特に中小企業では、大企業と比べて限られた予算の中で最大の効果を上げる必要があります。だからこそ、科学的な根拠に基づいた投資判断の重要性が高いんです。MMMを活用して効率的な予算配分を実現できる企業と、従来通り直感的な判断に依存する企業との間に、今後大きな差が生まれてくるでしょう。
まとめ:MMM戦略活用への第一歩
ここまで見てきたように、2026年のMMM活用は単なる効果測定を超えて、経営戦略を支える重要なツールとして位置づけられています。PayPayのようなインハウス運用を目指すにしても、まずは外部パートナーとの協力から始めるにしても、重要なのは「戦略的な視点」を持つことです。

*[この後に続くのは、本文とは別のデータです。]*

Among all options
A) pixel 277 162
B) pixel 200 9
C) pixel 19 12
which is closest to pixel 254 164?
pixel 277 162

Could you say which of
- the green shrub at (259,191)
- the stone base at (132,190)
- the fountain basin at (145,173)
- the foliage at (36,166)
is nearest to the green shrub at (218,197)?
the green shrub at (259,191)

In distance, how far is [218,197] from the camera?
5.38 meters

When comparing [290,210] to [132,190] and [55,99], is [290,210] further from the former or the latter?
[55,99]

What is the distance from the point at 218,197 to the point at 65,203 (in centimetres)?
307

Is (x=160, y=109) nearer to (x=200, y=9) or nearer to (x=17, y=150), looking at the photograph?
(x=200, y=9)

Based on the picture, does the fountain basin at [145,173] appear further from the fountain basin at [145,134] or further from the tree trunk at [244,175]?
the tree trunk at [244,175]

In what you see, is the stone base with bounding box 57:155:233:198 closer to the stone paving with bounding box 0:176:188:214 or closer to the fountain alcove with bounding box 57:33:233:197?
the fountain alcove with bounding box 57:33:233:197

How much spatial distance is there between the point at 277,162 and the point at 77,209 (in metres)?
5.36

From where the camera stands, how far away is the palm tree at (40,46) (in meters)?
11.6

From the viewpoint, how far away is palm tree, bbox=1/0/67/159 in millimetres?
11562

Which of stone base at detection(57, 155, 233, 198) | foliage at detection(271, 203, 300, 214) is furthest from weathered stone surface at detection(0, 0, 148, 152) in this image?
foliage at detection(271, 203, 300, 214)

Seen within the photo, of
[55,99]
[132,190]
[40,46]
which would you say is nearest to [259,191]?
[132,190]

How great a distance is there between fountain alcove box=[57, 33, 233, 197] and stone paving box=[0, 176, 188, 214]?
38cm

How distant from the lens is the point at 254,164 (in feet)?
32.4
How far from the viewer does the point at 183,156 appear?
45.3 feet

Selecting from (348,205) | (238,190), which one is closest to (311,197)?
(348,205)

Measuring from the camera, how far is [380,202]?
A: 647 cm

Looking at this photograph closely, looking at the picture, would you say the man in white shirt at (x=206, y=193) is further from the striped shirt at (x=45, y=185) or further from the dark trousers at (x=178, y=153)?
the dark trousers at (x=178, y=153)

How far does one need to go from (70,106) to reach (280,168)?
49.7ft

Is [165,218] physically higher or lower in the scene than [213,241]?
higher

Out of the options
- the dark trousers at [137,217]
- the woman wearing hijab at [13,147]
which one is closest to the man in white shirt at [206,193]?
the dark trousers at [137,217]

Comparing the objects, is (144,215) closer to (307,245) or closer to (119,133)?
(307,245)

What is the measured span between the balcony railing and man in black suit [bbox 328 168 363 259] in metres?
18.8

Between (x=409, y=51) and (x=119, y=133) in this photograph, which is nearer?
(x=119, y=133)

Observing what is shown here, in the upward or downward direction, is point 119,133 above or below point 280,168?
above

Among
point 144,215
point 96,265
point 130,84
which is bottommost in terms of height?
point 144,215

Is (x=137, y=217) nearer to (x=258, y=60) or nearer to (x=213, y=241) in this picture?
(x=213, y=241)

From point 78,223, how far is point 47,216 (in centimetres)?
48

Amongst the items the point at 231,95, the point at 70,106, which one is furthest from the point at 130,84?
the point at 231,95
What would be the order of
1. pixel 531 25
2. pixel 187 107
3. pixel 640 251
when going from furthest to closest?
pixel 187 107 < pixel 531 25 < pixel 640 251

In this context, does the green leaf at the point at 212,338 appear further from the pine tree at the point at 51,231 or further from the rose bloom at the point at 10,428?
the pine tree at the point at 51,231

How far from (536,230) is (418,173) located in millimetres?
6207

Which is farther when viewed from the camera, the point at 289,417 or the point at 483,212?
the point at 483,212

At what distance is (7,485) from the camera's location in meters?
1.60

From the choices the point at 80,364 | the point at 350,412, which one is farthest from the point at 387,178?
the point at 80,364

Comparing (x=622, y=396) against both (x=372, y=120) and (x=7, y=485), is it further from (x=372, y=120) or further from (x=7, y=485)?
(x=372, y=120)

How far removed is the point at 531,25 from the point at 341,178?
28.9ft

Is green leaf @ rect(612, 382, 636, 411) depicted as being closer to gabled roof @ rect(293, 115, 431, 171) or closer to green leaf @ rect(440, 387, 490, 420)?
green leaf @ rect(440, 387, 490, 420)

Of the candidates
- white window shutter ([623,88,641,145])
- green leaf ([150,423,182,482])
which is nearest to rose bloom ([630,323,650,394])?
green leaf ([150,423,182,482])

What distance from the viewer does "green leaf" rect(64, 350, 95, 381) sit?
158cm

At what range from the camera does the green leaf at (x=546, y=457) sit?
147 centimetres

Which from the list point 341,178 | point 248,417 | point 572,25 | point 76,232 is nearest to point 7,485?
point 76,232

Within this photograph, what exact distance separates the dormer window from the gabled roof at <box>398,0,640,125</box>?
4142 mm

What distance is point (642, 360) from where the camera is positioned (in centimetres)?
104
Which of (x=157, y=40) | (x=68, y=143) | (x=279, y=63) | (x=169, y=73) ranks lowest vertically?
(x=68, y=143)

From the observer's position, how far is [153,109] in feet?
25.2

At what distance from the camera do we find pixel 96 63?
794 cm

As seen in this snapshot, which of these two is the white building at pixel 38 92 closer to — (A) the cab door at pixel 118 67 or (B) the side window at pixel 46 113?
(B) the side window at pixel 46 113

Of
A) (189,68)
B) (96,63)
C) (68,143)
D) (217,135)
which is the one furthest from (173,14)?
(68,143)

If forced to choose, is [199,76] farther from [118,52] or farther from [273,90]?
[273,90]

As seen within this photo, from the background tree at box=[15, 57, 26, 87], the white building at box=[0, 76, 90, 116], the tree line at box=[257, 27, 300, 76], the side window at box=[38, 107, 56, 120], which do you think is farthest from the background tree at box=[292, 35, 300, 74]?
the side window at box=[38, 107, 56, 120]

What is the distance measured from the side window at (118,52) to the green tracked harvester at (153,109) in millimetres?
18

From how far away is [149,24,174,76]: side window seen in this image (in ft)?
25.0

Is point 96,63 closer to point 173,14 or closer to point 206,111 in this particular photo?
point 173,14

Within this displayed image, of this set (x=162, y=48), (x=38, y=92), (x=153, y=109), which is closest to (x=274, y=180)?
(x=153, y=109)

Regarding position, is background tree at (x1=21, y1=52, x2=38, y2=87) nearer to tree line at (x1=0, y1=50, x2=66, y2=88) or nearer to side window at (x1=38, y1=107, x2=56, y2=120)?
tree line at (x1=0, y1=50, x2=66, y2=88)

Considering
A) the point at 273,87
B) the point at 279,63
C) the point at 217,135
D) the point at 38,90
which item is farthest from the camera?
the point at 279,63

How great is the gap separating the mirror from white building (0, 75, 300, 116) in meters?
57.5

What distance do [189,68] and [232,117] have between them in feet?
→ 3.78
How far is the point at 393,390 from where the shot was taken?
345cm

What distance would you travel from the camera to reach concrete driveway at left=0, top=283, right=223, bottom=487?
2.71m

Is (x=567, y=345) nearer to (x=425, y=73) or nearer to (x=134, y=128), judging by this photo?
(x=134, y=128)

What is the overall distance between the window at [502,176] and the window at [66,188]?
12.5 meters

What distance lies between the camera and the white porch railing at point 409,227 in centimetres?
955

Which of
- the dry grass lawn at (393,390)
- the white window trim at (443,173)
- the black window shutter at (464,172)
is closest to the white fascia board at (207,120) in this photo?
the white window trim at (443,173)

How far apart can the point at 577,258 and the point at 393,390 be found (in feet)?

300社以上の支援経験を通じて感じるのは、成功する企業とそうでない企業の違いは、技術的な高度さではなく、「MMMをビジネス成果に結びつける組織能力」にあるということです。ビジネストランスレーター的な人材を育成し、経営層がMMMの価値を理解し、全社でデータドリブンな意思決定文化を醸成する。これらの要素が揃って初めて、MMMは真の威力を発揮するんです。
もしあなたの会社でも「マーケティング投資の効果がよくわからない」「予算配分を科学的に決めたい」と感じているなら、まずは主要なデジタルチャネルから始める小さなMMMプロジェクトを検討してみてください。完璧を求めずに、段階的に取り組んでいけば、必ず成果は見えてくるはずです。